In animal parasitic nematodes a family of glycosylated proteins called mucins is a component of the cuticle''s surface coat and these proteins are thought to be important in the evasion of the immune response. Mucins are a family of proteins of high molecular weight with greater than 50 percent of their mass being made up of glycans. They are rich in the amino acids proline, serine and threonine and can either be secreted or membrane bound. Eleven mucin-like genes (H43E16.1, F59A6.3,
cpg-1,
let-653, F35E12.7,
cwp-4, K06A9.1, H02F09.3, C12D12.1, C26G2.2 and F16F9.2) were knocked down by RNAi and screened for changes to glycans present in the mouth, pharynx, grinder, surface coat, vulva and rectal regions using four different lectins (wheat germ agglutinin, WGA; Concanavalin A, Con A; Tetragonolobus purpurea agglutinin, TPA; Peanut agglutinin, PNA). Results showed different patterns of lectin binding to each of the structures scored and the binding was variable between replicated individuals. Generally, lectin binding was low across wild type worms with the exception of TPA which appeared to have a higher level of recognition to the cuticle and rectum. The lectins WGA, Con A and TPA bound to the vulva of wild type worms more successfully than PNA. Knocking down mucin-like genes with RNAi affected lectin binding patterns and the effects differed between the different structures scored.

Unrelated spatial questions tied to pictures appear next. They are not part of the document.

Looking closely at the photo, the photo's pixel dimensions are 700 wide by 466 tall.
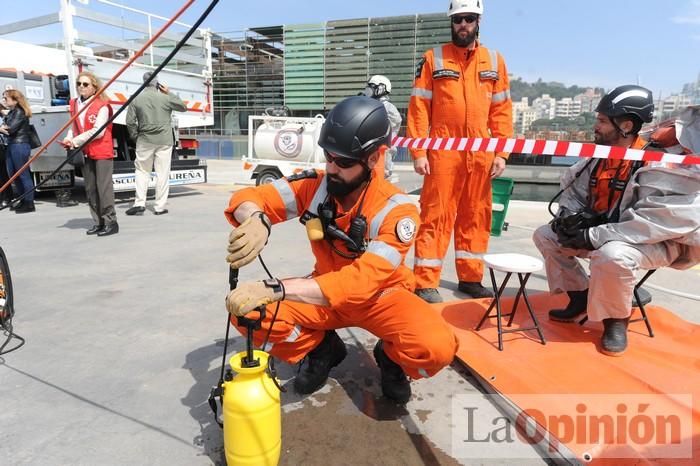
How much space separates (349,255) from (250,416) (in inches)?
31.5

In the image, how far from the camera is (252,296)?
1.53 metres

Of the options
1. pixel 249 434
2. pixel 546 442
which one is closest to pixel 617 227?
pixel 546 442

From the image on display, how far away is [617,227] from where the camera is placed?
2.51 m

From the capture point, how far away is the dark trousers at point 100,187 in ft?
16.7

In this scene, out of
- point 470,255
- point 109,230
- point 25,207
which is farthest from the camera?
point 25,207

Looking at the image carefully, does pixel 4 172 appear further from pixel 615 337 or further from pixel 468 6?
pixel 615 337

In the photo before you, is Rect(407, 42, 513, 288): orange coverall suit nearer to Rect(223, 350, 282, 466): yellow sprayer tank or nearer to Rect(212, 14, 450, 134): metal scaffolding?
Rect(223, 350, 282, 466): yellow sprayer tank

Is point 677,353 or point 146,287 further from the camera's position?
point 146,287

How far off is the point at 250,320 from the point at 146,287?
231 centimetres

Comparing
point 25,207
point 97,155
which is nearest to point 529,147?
point 97,155

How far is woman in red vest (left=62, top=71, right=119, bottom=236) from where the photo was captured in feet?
16.4

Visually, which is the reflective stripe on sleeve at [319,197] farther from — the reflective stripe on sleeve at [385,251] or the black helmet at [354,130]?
the reflective stripe on sleeve at [385,251]

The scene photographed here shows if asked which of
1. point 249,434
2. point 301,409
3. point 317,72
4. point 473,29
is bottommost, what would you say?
point 301,409

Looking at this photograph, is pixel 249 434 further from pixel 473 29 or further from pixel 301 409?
pixel 473 29
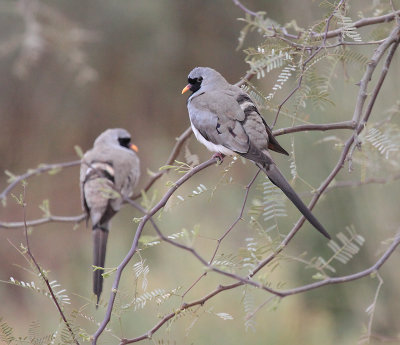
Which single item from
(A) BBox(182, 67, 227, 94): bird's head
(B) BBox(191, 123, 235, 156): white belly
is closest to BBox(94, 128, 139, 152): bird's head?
(A) BBox(182, 67, 227, 94): bird's head

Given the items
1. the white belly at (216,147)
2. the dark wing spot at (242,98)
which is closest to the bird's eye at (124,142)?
the white belly at (216,147)

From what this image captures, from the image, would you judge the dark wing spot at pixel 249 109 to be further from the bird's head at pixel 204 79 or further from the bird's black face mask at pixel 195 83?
the bird's black face mask at pixel 195 83

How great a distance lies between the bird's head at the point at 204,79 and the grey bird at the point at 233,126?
0.08 metres

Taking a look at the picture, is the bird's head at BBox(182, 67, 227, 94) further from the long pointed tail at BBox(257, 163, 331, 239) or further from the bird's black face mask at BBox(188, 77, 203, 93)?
the long pointed tail at BBox(257, 163, 331, 239)

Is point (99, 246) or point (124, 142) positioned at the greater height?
point (124, 142)

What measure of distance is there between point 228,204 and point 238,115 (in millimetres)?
3787

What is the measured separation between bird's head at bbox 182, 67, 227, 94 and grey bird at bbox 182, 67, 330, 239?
0.08 metres

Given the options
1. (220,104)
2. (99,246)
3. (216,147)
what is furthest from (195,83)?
(99,246)

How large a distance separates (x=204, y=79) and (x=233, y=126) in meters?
0.63

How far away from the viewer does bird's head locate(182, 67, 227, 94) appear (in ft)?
10.3

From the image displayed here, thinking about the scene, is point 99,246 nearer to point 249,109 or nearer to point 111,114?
point 249,109

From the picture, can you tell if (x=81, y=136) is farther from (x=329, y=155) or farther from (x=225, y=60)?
(x=329, y=155)

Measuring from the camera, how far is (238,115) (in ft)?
8.90

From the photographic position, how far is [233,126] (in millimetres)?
2711
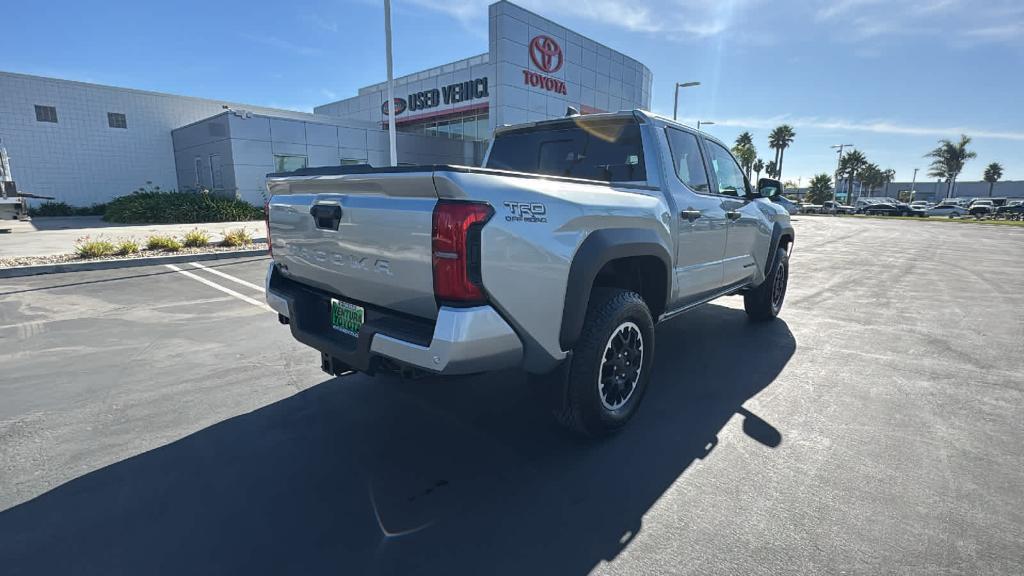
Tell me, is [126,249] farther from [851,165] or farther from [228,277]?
[851,165]

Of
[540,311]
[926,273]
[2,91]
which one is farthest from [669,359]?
[2,91]

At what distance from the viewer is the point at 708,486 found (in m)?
2.50

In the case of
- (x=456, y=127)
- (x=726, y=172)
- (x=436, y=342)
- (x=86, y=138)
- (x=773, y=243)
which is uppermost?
(x=456, y=127)

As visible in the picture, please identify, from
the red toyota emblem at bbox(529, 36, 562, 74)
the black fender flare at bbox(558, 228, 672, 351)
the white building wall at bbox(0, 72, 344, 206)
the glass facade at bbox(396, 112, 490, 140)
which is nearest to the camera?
the black fender flare at bbox(558, 228, 672, 351)

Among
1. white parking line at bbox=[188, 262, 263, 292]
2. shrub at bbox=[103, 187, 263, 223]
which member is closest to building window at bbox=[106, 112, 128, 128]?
shrub at bbox=[103, 187, 263, 223]

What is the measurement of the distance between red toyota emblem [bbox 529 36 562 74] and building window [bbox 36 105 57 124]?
72.4ft

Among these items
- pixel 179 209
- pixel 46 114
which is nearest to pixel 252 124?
pixel 179 209

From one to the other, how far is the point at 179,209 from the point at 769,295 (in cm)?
1852

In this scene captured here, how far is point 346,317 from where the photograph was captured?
271cm

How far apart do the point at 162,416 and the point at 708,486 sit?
334 centimetres

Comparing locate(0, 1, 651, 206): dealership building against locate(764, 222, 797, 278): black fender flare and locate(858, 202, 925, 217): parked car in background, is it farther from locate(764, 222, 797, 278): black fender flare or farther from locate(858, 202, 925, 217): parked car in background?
locate(858, 202, 925, 217): parked car in background

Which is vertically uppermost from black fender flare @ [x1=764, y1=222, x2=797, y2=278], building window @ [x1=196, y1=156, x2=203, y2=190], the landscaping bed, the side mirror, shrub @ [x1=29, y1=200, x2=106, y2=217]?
building window @ [x1=196, y1=156, x2=203, y2=190]

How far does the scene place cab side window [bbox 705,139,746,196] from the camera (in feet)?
14.5

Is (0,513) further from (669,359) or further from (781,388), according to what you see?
(781,388)
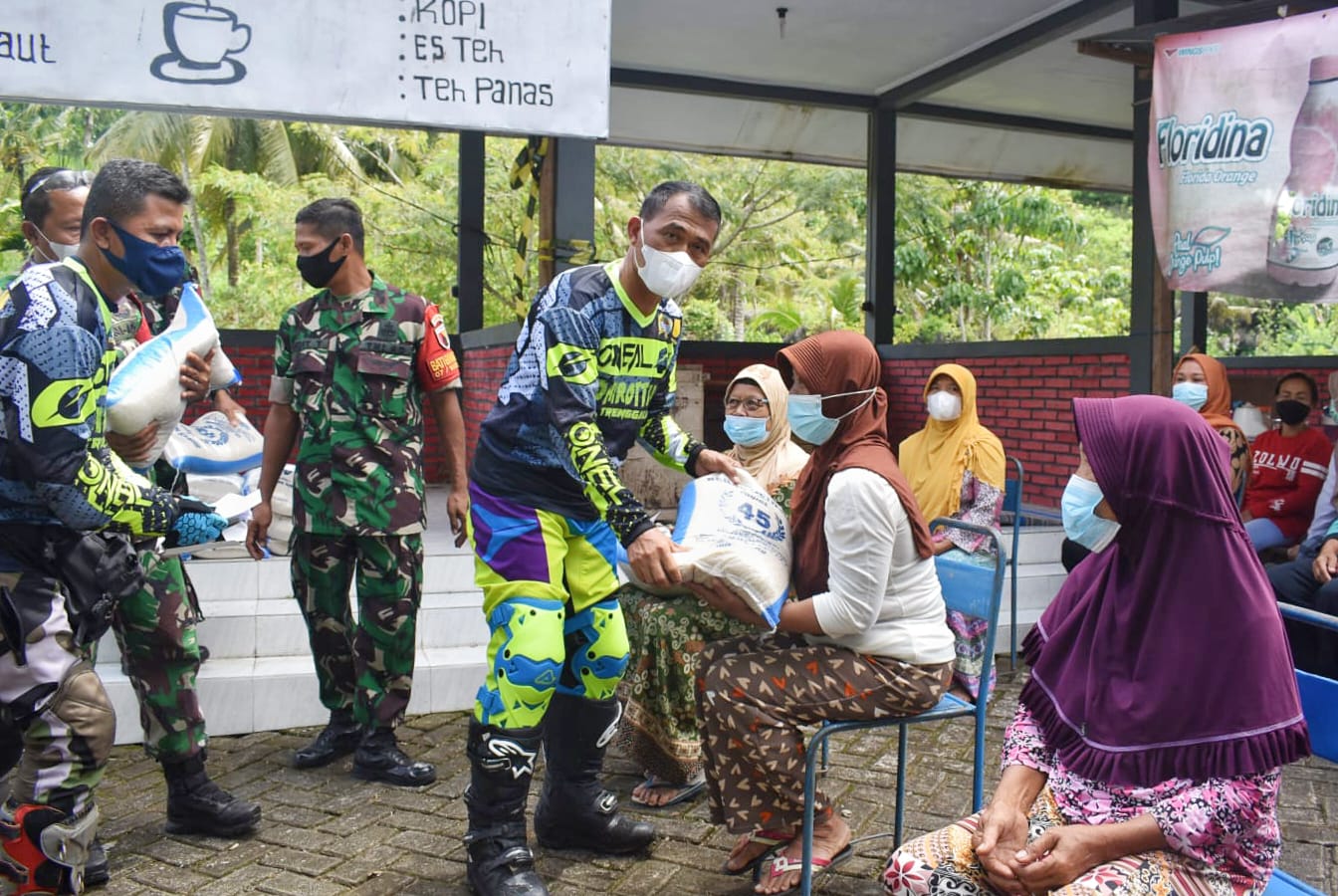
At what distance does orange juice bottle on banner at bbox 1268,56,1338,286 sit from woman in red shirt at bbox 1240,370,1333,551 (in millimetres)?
1205

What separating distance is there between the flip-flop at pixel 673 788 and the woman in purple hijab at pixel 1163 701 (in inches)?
66.7

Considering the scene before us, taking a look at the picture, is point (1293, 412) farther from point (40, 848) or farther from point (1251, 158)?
point (40, 848)

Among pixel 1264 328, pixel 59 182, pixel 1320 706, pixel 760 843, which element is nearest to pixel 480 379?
pixel 59 182

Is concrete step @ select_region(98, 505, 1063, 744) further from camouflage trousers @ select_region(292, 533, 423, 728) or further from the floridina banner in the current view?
the floridina banner

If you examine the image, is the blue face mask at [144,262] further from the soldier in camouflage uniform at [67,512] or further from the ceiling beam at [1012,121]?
the ceiling beam at [1012,121]

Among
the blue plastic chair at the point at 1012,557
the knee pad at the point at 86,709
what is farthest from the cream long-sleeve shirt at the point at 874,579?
the blue plastic chair at the point at 1012,557

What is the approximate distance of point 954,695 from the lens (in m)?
3.19

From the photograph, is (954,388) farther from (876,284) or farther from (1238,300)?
(1238,300)

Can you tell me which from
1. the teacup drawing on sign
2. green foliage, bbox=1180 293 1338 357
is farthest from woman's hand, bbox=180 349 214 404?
green foliage, bbox=1180 293 1338 357

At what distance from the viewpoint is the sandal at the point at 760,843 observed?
2969mm

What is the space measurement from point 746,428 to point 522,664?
1570 mm

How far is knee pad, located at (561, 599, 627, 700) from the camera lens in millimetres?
3229

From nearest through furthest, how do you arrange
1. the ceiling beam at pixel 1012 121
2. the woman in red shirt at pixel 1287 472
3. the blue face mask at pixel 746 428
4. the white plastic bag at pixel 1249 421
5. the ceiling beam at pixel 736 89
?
the blue face mask at pixel 746 428 < the woman in red shirt at pixel 1287 472 < the white plastic bag at pixel 1249 421 < the ceiling beam at pixel 736 89 < the ceiling beam at pixel 1012 121

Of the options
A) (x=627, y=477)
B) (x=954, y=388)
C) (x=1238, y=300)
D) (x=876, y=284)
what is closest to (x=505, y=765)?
(x=954, y=388)
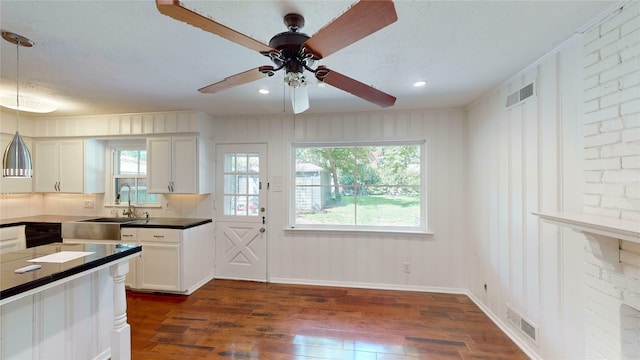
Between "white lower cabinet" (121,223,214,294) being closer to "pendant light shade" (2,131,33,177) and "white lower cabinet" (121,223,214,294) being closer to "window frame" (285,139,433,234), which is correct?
"window frame" (285,139,433,234)

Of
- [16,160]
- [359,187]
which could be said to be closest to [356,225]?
[359,187]

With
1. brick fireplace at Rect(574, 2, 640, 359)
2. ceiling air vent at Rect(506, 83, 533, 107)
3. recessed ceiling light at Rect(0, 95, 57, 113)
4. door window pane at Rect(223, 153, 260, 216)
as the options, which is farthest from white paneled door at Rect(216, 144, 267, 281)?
brick fireplace at Rect(574, 2, 640, 359)

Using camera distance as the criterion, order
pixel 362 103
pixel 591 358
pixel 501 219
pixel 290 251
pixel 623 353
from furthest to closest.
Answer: pixel 290 251 → pixel 362 103 → pixel 501 219 → pixel 591 358 → pixel 623 353

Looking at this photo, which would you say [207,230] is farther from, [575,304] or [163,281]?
[575,304]

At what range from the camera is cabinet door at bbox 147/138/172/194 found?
141 inches

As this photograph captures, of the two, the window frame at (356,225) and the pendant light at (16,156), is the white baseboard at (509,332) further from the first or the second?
the pendant light at (16,156)

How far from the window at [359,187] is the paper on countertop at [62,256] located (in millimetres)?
2350

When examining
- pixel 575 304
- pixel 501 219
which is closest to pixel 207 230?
pixel 501 219

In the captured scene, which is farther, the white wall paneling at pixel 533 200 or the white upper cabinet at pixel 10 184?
the white upper cabinet at pixel 10 184

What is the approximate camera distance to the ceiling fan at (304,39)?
911 mm

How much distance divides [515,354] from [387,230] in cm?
173

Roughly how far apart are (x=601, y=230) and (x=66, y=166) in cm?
574

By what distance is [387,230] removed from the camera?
353 centimetres

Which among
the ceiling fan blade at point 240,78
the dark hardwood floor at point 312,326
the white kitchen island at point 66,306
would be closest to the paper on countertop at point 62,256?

For example, knocking down H43E16.1, F59A6.3, C26G2.2 and F16F9.2 increased the binding of PNA to the grinder but whereas H43E16.1, F59A6.3 also showed increasing binding of PNA to the cuticle, C26G2.2 and F16F9.2 were no different from wild type worms. Conversely, knock-downs of F35E12.7,
cwp-4, K06A9.1, H02F09.3, which increased the binding of PNA to the cuticle showed binding similar to wild type worms in the grinder, whereas, C26G2.2 and F16F9.2, which had increased binding to the grinder, were no different from wild type worms. The cuticle forms an important barrier between a nematode and its environment and reducing mucin-like proteins appears to affect the surface coat of Caenorhabditis elegans in complex ways.